• **EXERCISE DETAILS**
Give every line back verbatim, dropping all images.

Spatial relationship records

######

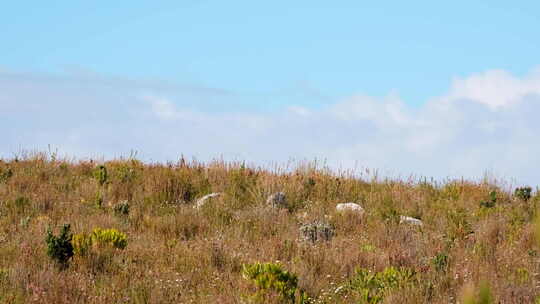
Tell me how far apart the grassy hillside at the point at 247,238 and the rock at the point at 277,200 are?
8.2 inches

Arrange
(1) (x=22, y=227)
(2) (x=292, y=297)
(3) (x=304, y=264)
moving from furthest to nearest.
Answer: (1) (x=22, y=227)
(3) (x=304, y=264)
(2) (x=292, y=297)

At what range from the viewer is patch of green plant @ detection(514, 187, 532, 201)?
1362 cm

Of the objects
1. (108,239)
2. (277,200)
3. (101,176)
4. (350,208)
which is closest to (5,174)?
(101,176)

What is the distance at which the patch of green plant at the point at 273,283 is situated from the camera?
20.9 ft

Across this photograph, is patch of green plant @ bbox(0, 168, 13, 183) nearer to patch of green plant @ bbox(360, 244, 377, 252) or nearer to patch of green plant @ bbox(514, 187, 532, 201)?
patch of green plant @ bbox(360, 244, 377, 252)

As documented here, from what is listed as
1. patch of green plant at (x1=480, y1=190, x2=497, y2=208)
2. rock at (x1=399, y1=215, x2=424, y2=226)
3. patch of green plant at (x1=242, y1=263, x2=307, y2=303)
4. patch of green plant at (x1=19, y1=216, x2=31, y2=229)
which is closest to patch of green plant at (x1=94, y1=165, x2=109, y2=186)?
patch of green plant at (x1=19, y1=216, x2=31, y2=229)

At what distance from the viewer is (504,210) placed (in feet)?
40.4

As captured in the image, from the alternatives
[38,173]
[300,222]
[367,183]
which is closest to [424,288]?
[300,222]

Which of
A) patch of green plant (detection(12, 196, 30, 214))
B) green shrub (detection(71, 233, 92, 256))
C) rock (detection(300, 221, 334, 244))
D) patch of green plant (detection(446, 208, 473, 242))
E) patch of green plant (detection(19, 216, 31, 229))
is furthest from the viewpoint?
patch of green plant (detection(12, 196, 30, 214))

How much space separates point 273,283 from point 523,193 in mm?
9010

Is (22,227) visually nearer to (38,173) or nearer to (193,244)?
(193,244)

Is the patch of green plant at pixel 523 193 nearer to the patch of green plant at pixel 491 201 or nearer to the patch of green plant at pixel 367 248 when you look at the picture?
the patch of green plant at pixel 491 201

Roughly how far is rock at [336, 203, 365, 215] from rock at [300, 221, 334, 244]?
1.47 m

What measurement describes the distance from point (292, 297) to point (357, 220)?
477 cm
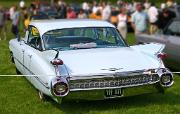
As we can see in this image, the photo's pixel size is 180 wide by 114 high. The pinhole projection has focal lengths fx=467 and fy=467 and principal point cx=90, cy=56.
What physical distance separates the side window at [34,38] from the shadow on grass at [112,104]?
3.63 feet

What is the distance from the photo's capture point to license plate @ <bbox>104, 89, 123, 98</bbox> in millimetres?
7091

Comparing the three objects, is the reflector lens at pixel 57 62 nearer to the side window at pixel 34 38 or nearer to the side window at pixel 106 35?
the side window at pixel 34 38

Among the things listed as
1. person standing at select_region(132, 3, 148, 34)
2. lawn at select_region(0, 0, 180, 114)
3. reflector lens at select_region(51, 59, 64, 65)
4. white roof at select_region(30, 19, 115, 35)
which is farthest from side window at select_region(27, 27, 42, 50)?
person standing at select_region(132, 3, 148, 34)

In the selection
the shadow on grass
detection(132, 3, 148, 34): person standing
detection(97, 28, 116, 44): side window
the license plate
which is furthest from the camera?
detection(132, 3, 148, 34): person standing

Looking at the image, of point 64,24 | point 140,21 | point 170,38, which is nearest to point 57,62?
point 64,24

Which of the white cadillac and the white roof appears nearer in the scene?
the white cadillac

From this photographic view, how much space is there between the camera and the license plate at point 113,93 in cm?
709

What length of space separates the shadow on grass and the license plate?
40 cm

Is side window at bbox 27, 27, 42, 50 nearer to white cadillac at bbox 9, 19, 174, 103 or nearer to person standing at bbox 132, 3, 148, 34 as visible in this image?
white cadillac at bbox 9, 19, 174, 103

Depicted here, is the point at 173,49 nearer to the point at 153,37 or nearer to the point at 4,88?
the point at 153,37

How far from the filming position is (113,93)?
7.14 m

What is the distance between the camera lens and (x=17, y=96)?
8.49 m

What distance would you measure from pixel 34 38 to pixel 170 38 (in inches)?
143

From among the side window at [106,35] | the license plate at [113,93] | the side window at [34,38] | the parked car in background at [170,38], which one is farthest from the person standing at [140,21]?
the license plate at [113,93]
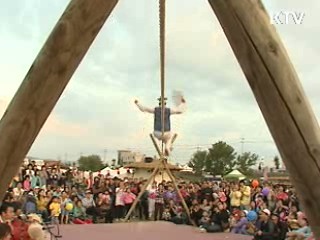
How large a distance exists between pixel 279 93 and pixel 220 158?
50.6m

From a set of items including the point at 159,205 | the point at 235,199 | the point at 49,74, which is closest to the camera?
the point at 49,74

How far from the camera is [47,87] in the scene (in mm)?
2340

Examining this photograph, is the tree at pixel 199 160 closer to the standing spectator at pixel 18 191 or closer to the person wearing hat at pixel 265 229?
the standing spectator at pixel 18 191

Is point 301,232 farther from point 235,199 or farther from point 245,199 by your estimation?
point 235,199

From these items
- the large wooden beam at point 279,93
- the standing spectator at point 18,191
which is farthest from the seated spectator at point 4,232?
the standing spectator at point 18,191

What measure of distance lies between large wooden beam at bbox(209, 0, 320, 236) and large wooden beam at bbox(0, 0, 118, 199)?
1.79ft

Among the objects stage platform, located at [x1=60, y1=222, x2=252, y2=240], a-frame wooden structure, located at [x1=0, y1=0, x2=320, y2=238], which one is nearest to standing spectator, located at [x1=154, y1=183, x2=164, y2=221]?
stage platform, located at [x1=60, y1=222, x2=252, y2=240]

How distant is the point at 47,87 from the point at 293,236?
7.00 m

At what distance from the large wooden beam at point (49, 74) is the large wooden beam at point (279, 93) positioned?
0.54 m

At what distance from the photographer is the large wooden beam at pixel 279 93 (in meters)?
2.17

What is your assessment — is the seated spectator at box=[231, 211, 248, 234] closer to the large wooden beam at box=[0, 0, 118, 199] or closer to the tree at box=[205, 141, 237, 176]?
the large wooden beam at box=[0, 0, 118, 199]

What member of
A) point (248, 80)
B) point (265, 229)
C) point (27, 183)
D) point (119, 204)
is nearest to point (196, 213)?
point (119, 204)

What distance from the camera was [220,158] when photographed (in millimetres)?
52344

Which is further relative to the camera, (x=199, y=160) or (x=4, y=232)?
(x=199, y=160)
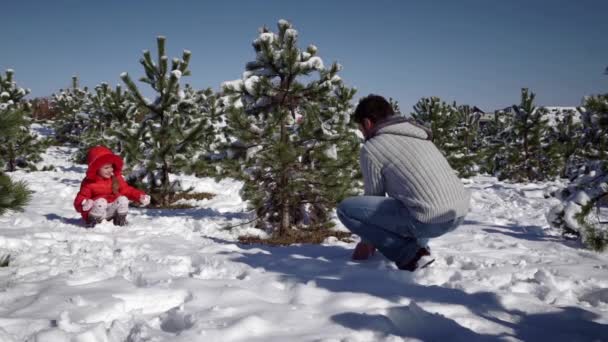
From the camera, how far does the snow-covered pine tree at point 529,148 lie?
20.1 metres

######

• **FINAL RESULT**
Tell me how far apart the grassy hillside at the point at 247,238 and the rock at the point at 277,200 are?
8.2 inches

Arrange
(1) (x=22, y=227)
(2) (x=292, y=297)
(3) (x=304, y=264)
moving from furthest to nearest.
Answer: (1) (x=22, y=227)
(3) (x=304, y=264)
(2) (x=292, y=297)

At what range from the viewer is patch of green plant @ detection(514, 187, 532, 201)?
1362 cm

Of the objects
1. (108,239)
2. (277,200)
3. (101,176)
4. (350,208)
which is closest to (5,174)?
(101,176)

What is the distance at which the patch of green plant at the point at 273,283 is situated from the camera?
20.9 ft

Across this photograph, is patch of green plant @ bbox(0, 168, 13, 183) nearer to patch of green plant @ bbox(360, 244, 377, 252) or nearer to patch of green plant @ bbox(514, 187, 532, 201)?
patch of green plant @ bbox(360, 244, 377, 252)

As documented here, from what is listed as
1. patch of green plant at (x1=480, y1=190, x2=497, y2=208)
2. rock at (x1=399, y1=215, x2=424, y2=226)
3. patch of green plant at (x1=242, y1=263, x2=307, y2=303)
4. patch of green plant at (x1=19, y1=216, x2=31, y2=229)
which is closest to patch of green plant at (x1=94, y1=165, x2=109, y2=186)?
patch of green plant at (x1=19, y1=216, x2=31, y2=229)

At what distance from the viewer is (504,210) placed (in feet)?
40.4

As captured in the image, from the alternatives
[38,173]
[300,222]
[367,183]
which is closest to [424,288]?
[300,222]

Which of
A) patch of green plant (detection(12, 196, 30, 214))
B) green shrub (detection(71, 233, 92, 256))
C) rock (detection(300, 221, 334, 244))
D) patch of green plant (detection(446, 208, 473, 242))
E) patch of green plant (detection(19, 216, 31, 229))
is furthest from the viewpoint?
patch of green plant (detection(12, 196, 30, 214))

How much space separates point 273,283 from point 523,193 in mm?
9010

Is (22,227) visually nearer to (38,173) or nearer to (193,244)?
(193,244)

Is the patch of green plant at pixel 523 193 nearer to the patch of green plant at pixel 491 201 or nearer to the patch of green plant at pixel 367 248 when you look at the picture?
the patch of green plant at pixel 491 201

Roughly how far is rock at [336, 203, 365, 215] from rock at [300, 221, 334, 244]?
1.47 m

What measurement describes the distance from point (292, 297) to point (357, 220)?
477 cm
As we can see in this image, the photo's pixel size is 180 wide by 114 high. The pinhole projection has focal lengths fx=467 and fy=467 and principal point cx=90, cy=56.
What physical distance separates the side window at [34,38] from the shadow on grass at [112,104]?
3.63 feet

What is the distance from the photo's capture point to license plate @ <bbox>104, 89, 123, 98</bbox> in millimetres?
7091

Comparing the three objects, is the reflector lens at pixel 57 62 nearer to the side window at pixel 34 38 or nearer to the side window at pixel 106 35?
the side window at pixel 34 38

Among the things listed as
1. person standing at select_region(132, 3, 148, 34)
2. lawn at select_region(0, 0, 180, 114)
3. reflector lens at select_region(51, 59, 64, 65)
4. white roof at select_region(30, 19, 115, 35)
which is farthest from side window at select_region(27, 27, 42, 50)?
person standing at select_region(132, 3, 148, 34)

In the selection
the shadow on grass
detection(132, 3, 148, 34): person standing
detection(97, 28, 116, 44): side window
the license plate
which is furthest from the camera?
detection(132, 3, 148, 34): person standing

Looking at the image, of point 64,24 | point 140,21 | point 170,38, which is nearest to point 57,62?
point 64,24

Which of the white cadillac and the white roof appears nearer in the scene?
the white cadillac

From this photographic view, how much space is there between the camera and the license plate at point 113,93 in cm?
709

What length of space separates the shadow on grass and the license plate?
40 cm

Is side window at bbox 27, 27, 42, 50 nearer to white cadillac at bbox 9, 19, 174, 103 or nearer to person standing at bbox 132, 3, 148, 34 as visible in this image?
white cadillac at bbox 9, 19, 174, 103

Depicted here, is the point at 173,49 nearer to the point at 153,37 or nearer to the point at 4,88?
the point at 153,37

How far from the filming position is (113,93)?
7.14 m

What is the distance between the camera lens and (x=17, y=96)?
8.49 m

What distance would you measure from pixel 34 38 to pixel 170 38 (in inches)?
143

From among the side window at [106,35] | the license plate at [113,93] | the side window at [34,38] | the parked car in background at [170,38], which one is farthest from the person standing at [140,21]?
the license plate at [113,93]
How large a distance exists between pixel 279 93 and pixel 220 158?
50.6m

From a set of items including the point at 159,205 | the point at 235,199 | the point at 49,74, which is closest to the camera?
the point at 49,74

How far from the camera is [47,87] in the scene (in mm)?
2340

Examining this photograph, is the tree at pixel 199 160 closer to the standing spectator at pixel 18 191 or closer to the person wearing hat at pixel 265 229?
the standing spectator at pixel 18 191

Is point 301,232 farther from point 235,199 or farther from point 245,199 by your estimation?
point 235,199

From these items
- the large wooden beam at point 279,93
- the standing spectator at point 18,191
which is farthest from the seated spectator at point 4,232?
the standing spectator at point 18,191

What measure of distance lies between large wooden beam at bbox(209, 0, 320, 236) and large wooden beam at bbox(0, 0, 118, 199)?
1.79ft

Among the objects stage platform, located at [x1=60, y1=222, x2=252, y2=240], a-frame wooden structure, located at [x1=0, y1=0, x2=320, y2=238], which one is nearest to standing spectator, located at [x1=154, y1=183, x2=164, y2=221]?
stage platform, located at [x1=60, y1=222, x2=252, y2=240]

How distant is the point at 47,87 from the point at 293,236?
7.00 m

At what distance from the large wooden beam at point (49, 74) is the large wooden beam at point (279, 93) positioned?
0.54 m

At what distance from the photographer is the large wooden beam at pixel 279 93 (in meters)?
2.17

What is your assessment — is the seated spectator at box=[231, 211, 248, 234] closer to the large wooden beam at box=[0, 0, 118, 199] or closer to the tree at box=[205, 141, 237, 176]?
the large wooden beam at box=[0, 0, 118, 199]

What member of
A) point (248, 80)
B) point (265, 229)
C) point (27, 183)
D) point (119, 204)
is nearest to point (196, 213)?
point (119, 204)

What distance from the camera was [220,158] when photographed (in millimetres)?
52344

Which is further relative to the camera, (x=199, y=160) or (x=4, y=232)?
(x=199, y=160)
From the camera, how far does the snow-covered pine tree at point 529,148 lie?
20.1 metres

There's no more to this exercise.